Sitting on the sideline will be the Medicare program for the elderly, whose spotty benefit package always has explicitly called for the rationing of important components of health care (e.g., prescription drugs) by price and ability to pay. The program may be absorbed one day into the income-tiered private health insurance products, although that prospect remains uncertain.

This income-tiered health system will remain an inexhaustible source of confusion and rancor, primarily as a result of a built in dissonance over the distributive ethic for health care. The American public still expects physicians and hospitals to deliver health care on a strictly egalitarian basis. Woe to the physicians or hospitals thought to dabble in boutique medicine for the well-to-do or to deny the uninsured health care.

On the other hand, the nation's policy-making elite clearly signals through the payment system it put in place that the health-care experience of Americans can be let to vary by income class. For example, when federal and state legislators are willing to offer pediatricians, say, $75 per visit with their own children, but pay pediatricians seeing children of poor inner-city family fees that may not even cover practice costs - or simply leave such children uninsured - do they sincerely expect the delivery of health care to all Americans on an egalitarian basis?

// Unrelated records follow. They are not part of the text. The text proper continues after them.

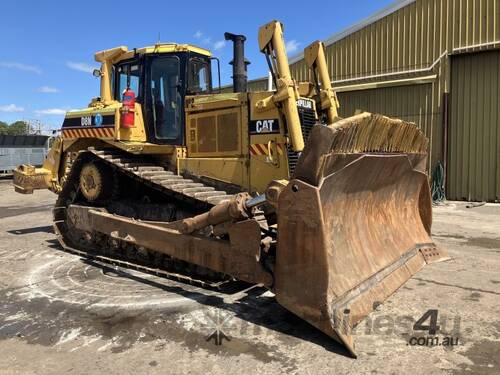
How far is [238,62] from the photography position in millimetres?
7586

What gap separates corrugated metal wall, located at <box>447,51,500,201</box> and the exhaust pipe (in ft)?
29.6

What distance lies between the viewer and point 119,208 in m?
7.09

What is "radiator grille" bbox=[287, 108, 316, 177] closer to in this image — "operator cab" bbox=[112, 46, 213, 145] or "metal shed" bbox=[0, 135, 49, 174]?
"operator cab" bbox=[112, 46, 213, 145]

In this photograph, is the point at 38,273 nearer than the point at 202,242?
No

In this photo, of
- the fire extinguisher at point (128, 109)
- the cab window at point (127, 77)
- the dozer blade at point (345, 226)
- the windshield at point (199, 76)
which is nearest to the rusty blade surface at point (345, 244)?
the dozer blade at point (345, 226)

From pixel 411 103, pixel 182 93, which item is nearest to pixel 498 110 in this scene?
pixel 411 103

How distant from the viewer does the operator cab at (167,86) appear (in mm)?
6949

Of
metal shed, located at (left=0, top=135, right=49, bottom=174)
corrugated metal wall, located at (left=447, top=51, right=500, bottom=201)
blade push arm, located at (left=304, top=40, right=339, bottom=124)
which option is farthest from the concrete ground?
metal shed, located at (left=0, top=135, right=49, bottom=174)

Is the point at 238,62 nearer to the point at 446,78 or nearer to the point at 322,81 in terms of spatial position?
the point at 322,81

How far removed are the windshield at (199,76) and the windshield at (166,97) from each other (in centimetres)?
19

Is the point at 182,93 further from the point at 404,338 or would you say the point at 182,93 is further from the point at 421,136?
the point at 404,338

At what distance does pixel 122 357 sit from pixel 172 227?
1916 mm

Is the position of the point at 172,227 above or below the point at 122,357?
above

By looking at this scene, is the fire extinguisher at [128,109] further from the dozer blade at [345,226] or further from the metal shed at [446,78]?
the metal shed at [446,78]
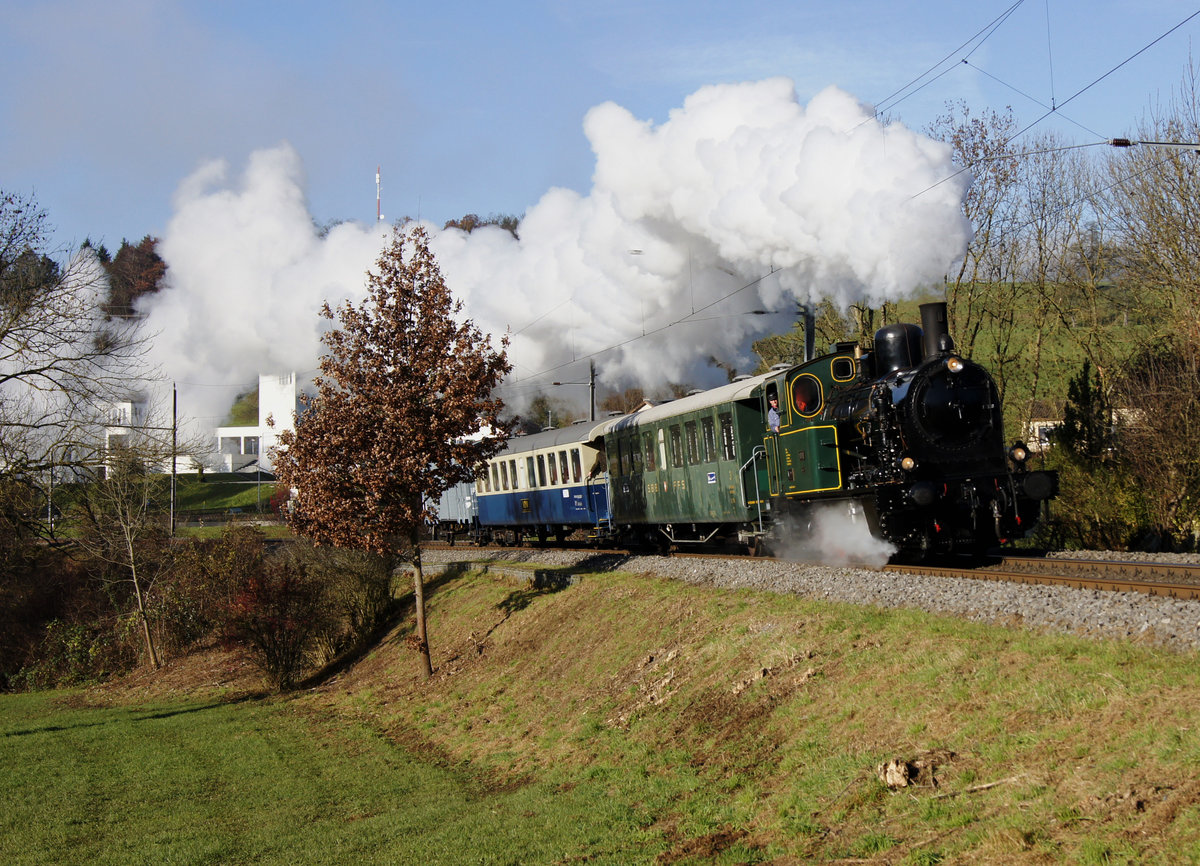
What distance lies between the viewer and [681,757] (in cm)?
941

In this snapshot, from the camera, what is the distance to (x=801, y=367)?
15609mm

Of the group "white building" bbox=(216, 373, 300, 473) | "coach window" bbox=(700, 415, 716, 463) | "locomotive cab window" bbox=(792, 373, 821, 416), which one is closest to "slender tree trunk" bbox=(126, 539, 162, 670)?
"coach window" bbox=(700, 415, 716, 463)

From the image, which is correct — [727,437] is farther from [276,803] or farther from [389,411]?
[276,803]

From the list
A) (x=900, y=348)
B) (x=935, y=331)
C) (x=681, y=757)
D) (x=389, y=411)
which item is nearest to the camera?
(x=681, y=757)

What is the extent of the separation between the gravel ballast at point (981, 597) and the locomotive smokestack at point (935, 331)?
3.36 m

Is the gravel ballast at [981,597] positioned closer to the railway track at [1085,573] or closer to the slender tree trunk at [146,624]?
the railway track at [1085,573]

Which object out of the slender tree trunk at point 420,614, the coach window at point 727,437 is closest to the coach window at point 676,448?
the coach window at point 727,437

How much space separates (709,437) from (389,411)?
603cm

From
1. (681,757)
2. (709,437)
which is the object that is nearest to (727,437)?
(709,437)

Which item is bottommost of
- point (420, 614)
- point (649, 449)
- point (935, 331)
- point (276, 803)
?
point (276, 803)

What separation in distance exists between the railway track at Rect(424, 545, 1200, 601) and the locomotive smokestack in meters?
3.16

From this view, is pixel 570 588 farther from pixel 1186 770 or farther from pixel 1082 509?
pixel 1186 770

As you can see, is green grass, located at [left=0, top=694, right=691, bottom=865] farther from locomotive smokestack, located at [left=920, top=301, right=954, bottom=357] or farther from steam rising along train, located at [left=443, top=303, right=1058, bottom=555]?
locomotive smokestack, located at [left=920, top=301, right=954, bottom=357]

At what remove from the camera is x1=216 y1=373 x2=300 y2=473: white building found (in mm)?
62375
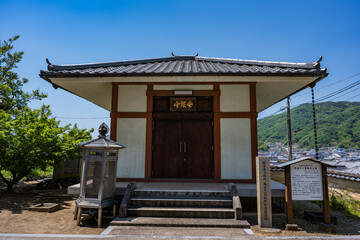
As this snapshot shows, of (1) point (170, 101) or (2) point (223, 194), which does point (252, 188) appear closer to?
(2) point (223, 194)

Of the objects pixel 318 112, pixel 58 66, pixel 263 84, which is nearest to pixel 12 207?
pixel 58 66

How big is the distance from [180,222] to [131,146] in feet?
10.9

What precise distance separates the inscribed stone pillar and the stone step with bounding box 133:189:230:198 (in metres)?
0.94

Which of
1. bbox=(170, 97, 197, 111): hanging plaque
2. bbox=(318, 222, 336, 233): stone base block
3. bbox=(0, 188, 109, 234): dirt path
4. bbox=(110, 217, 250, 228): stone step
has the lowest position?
bbox=(0, 188, 109, 234): dirt path

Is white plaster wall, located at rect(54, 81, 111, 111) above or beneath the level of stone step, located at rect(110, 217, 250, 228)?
above

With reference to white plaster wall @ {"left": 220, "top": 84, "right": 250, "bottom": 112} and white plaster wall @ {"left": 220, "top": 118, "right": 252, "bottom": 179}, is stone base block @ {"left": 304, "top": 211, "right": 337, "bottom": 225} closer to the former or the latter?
white plaster wall @ {"left": 220, "top": 118, "right": 252, "bottom": 179}

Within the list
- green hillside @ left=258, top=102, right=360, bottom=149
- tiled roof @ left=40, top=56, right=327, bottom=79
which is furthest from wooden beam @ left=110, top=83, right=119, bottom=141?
green hillside @ left=258, top=102, right=360, bottom=149

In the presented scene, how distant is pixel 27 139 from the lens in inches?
333

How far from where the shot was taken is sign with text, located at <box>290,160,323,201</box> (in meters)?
5.11

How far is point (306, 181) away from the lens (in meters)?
5.16

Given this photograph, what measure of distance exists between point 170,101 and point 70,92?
168 inches

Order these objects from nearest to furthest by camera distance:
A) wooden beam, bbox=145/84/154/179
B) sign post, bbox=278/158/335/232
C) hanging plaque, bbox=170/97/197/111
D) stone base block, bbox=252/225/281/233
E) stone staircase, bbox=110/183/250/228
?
1. stone base block, bbox=252/225/281/233
2. stone staircase, bbox=110/183/250/228
3. sign post, bbox=278/158/335/232
4. wooden beam, bbox=145/84/154/179
5. hanging plaque, bbox=170/97/197/111

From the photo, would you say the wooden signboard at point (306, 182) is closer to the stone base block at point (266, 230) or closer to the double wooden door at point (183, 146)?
the stone base block at point (266, 230)

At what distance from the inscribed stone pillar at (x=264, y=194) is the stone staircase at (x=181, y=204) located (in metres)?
0.66
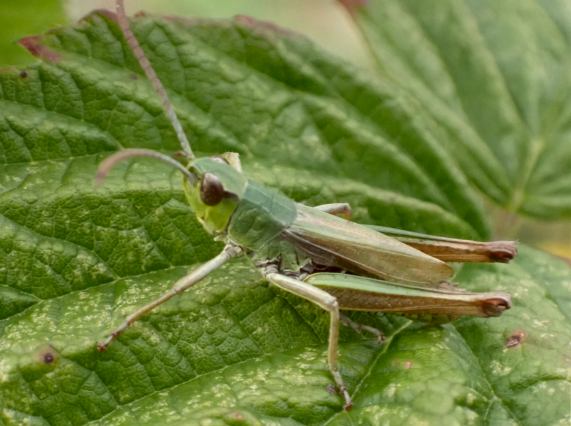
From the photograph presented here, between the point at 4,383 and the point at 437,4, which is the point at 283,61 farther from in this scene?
the point at 4,383

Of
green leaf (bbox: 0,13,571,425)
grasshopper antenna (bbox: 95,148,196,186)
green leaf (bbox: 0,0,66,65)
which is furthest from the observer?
green leaf (bbox: 0,0,66,65)

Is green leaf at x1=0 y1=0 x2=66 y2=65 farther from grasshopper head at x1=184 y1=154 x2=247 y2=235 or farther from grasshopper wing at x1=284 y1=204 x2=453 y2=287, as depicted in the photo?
grasshopper wing at x1=284 y1=204 x2=453 y2=287

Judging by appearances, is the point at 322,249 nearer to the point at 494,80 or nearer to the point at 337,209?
the point at 337,209

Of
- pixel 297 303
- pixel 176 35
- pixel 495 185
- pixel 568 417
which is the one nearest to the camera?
pixel 568 417

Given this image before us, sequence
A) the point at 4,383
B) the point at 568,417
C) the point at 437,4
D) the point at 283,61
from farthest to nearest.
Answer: the point at 437,4
the point at 283,61
the point at 568,417
the point at 4,383

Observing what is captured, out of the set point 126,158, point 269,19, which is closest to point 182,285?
point 126,158

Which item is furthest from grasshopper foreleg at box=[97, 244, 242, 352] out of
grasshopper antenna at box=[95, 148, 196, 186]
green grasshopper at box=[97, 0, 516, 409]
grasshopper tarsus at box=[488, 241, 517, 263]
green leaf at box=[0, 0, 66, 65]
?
green leaf at box=[0, 0, 66, 65]

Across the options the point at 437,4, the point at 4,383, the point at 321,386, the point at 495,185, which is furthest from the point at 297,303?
the point at 437,4

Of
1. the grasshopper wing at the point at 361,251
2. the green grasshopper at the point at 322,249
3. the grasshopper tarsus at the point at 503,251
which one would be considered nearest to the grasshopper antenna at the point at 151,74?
the green grasshopper at the point at 322,249
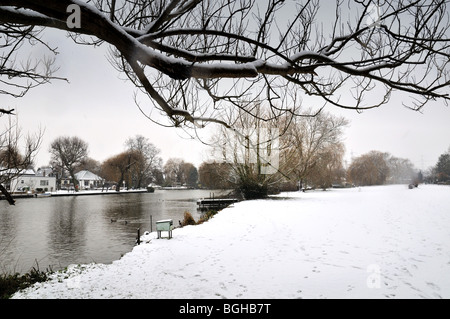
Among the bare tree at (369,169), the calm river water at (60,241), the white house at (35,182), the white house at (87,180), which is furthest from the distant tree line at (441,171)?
the white house at (87,180)

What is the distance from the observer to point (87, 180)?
266 feet

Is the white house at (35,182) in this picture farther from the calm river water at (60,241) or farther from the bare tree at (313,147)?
the bare tree at (313,147)

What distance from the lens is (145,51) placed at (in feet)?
8.31

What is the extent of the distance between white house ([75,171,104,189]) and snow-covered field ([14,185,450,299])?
82.3m

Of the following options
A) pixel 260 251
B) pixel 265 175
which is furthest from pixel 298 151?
pixel 260 251

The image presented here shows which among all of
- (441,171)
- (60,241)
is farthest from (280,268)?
(441,171)

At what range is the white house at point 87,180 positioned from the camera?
Answer: 260 feet

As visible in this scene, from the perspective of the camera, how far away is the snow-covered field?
4.18m

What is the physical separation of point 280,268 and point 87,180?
88.7m

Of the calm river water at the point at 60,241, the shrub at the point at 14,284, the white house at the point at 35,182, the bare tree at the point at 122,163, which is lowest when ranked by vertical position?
the calm river water at the point at 60,241

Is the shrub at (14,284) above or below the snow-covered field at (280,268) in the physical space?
below

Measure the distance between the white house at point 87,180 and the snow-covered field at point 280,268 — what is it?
82.3 m

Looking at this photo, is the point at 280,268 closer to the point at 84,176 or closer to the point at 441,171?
the point at 441,171
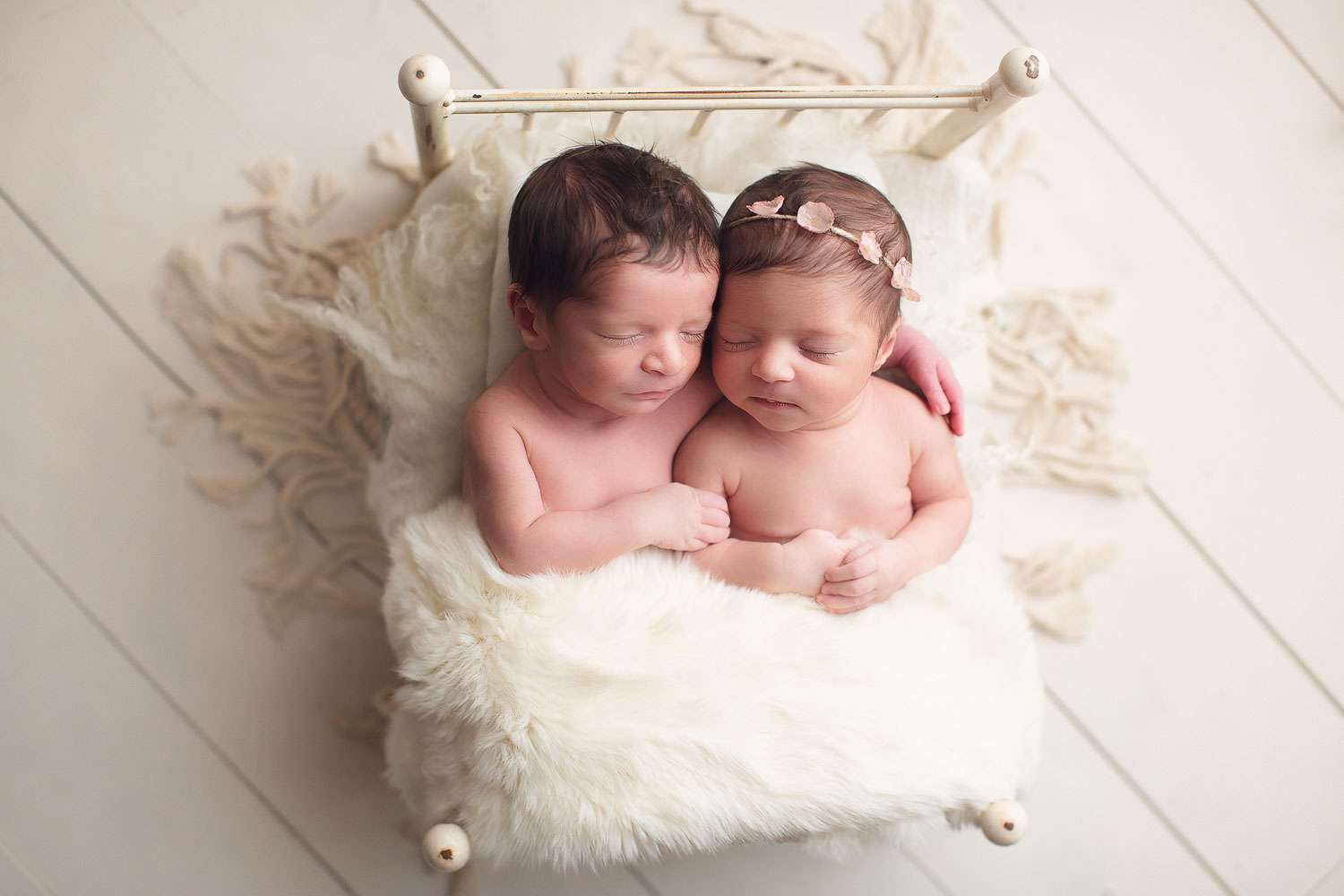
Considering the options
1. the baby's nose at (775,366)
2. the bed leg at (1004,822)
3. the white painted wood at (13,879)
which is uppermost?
the white painted wood at (13,879)

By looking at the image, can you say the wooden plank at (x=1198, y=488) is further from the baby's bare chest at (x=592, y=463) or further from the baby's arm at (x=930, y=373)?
the baby's bare chest at (x=592, y=463)

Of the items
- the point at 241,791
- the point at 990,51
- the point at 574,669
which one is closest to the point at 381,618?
the point at 241,791

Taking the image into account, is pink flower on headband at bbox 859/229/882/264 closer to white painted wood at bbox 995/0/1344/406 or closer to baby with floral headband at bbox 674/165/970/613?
baby with floral headband at bbox 674/165/970/613

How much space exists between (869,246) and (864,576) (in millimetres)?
397

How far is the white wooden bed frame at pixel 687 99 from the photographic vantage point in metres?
1.13

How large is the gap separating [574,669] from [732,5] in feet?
3.78

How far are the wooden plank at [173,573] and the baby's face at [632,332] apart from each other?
65 centimetres

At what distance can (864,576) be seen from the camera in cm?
124

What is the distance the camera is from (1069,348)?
168cm

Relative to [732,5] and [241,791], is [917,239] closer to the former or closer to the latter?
[732,5]

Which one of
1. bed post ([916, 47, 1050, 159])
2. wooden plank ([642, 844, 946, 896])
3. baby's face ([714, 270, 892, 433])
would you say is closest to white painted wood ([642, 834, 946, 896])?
→ wooden plank ([642, 844, 946, 896])

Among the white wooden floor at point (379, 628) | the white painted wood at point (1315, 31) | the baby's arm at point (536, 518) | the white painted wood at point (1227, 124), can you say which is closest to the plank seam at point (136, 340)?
the white wooden floor at point (379, 628)

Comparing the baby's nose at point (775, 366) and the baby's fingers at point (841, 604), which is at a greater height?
the baby's nose at point (775, 366)

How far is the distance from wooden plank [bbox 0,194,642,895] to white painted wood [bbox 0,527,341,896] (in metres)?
0.04
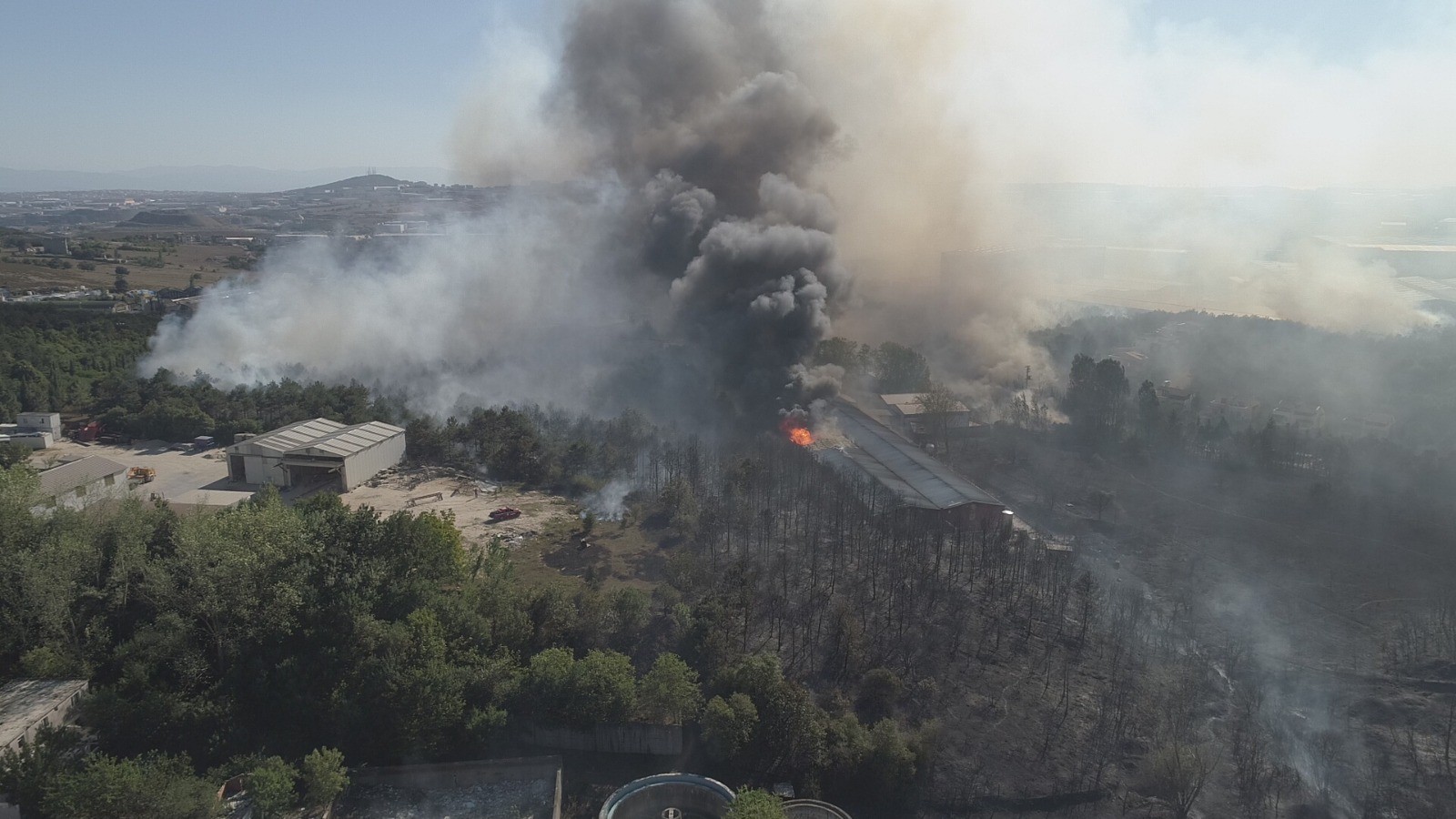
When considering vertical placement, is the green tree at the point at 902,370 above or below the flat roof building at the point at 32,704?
above

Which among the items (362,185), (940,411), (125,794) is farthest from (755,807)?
(362,185)

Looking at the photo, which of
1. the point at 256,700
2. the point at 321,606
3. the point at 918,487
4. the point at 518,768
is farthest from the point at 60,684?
the point at 918,487

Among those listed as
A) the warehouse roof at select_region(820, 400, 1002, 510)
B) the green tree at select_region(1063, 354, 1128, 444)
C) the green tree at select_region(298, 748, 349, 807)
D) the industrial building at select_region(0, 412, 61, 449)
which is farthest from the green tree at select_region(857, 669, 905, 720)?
the industrial building at select_region(0, 412, 61, 449)

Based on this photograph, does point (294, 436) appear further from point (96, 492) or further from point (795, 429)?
point (795, 429)

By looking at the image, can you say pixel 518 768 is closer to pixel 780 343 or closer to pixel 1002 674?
pixel 1002 674

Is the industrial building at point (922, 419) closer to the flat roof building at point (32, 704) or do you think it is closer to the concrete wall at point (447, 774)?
the concrete wall at point (447, 774)

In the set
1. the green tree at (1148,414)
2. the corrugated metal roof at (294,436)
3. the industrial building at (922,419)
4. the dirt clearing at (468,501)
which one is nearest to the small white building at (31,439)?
the corrugated metal roof at (294,436)
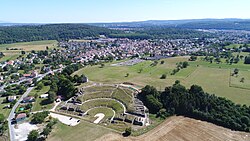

One sympathizes with health professionals who must practice within this sea of dissonance. It makes ours the messiest and, in some ways, the most dishonest health system anywhere in the world.

As last year's federal budget memo to the good Lord makes clear, however, the providers of health care must learn to live with this dissonance as one more chronic condition they confront. It is as good as it will get in our latitudes.

Uwe E. Reinhardt is the James Madison professor of political economy at Princeton University.